_Spatial question records:_
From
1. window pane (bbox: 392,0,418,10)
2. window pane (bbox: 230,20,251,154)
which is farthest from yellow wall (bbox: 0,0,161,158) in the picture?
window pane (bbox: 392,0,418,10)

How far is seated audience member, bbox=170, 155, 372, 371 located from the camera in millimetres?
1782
---
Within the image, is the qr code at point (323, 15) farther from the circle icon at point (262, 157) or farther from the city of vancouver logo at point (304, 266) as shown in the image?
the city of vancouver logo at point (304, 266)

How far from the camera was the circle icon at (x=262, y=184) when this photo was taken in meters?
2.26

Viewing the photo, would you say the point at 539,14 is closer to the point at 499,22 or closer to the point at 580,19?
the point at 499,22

_Aim:_
Pick out and copy every line in the entries above that contains the word "point". Case counts.

_Answer below:_
Within the image, is the qr code at point (323, 15) farther from the circle icon at point (262, 157) or farther from the city of vancouver logo at point (304, 266) as shown in the image?
the city of vancouver logo at point (304, 266)
Viewing the photo, would you say the point at 539,14 is closer to the point at 499,22 or closer to the point at 580,19?
the point at 499,22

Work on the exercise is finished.